Personalized medicine is based on a simple concept: tailoring healthcare to a specific individual. At its best, personalized medicine should be both predictive and preventive, promising fewer medical complications, less guesswork by providers, better outcomes and, ultimately, a more efficient system of care. However, this promise has been difficult to realize. Only in the last decade or so have we had access to the data, tools and technology to make it possible.
When most people think of personalized medicine, they think of genetics and genomics – using a patient’s molecular biomarkers to determine his or her risk for certain diseases or to decide which therapies to employ. But these alone are not enough: additional critical influences, including family history, socio-economic status, and environmental and behavioral factors are needed to develop a comprehensive individual profile that can support better predictions about treatment outcomes. And, all of the needed information must be made available and usable to clinicians rapidly-via clinical decision support tools-so that it can actually make a difference in the delivery of treatment.
CRI is now piloting a predictive model for personalized medicine that is designed to help clinicians more accurately plan and deliver individualized courses of treatment. This approach promises to improve patient outcomes and lower treatment costs by rapidly applying the best available, scientifically gathered evidence to treatment decisions. To date, intelligence derived by this approach has helped clinicians to accurately choose the most appropriate treatment option for a given patient over 70 percent of the time, a rate that compares favorably to the 25 percent rate of accurate first-time diagnosis and treatment using traditional methods.
EHRs: The starting point
CRI's new predictive model works with the data from electronic health records (EHRs), which are proliferating throughout healthcare. Normally, of course, EHR data can tell us only what happened in the past. But predictive modeling technology makes it possible to analyze past data and transform it into useful, actionable information--treatment recommendations that are individualized to the patient--as a support to clinical decision making.
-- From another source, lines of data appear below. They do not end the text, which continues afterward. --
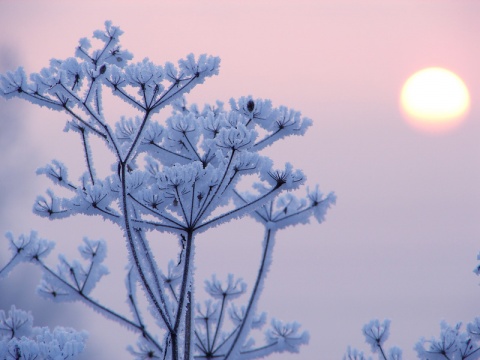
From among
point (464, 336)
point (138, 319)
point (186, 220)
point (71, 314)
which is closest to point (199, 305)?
point (138, 319)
As any clinician knows, there's an overwhelming supply of information available about possible treatment approaches for a given patient. For example, more than 20 different medications are available to treat depression, yet it is very difficult to know which one might work best. As a result, clinicians often are forced to make educated guesses. They sometimes may prescribe the right antidepressant, but other times not. Such trial and error is more expensive, more arduous for the patient, and perhaps even dangerous.
CRI's predictive model offers one way to improve the probability of providing the best treatment. It consists of a set of data-mining algorithms that:
- analyze multivariable patient treatment information,
- provide individualized predictions of patient outcomes, at the time of intake, and,
- help clinicians optimize treatment selection for mental health disorders.
The model also collects and incorporates direct patient feedback (patient-reported outcomes, or PROs) that better elucidate aspects of treatment that, due to the difficulty of measurement or collection, may not be fully considered (e.g. social functioning, pain). Understanding CRI’s predictive model
The key concept behind CRI's predictive model is that it combines knowledge of existing, evidence based practices with knowledge gained from real-time, real-life "practice-based evidence." This combination, and the algorithms that drive it, promise to reshape clinical opinion about the value and content of clinical decision support systems.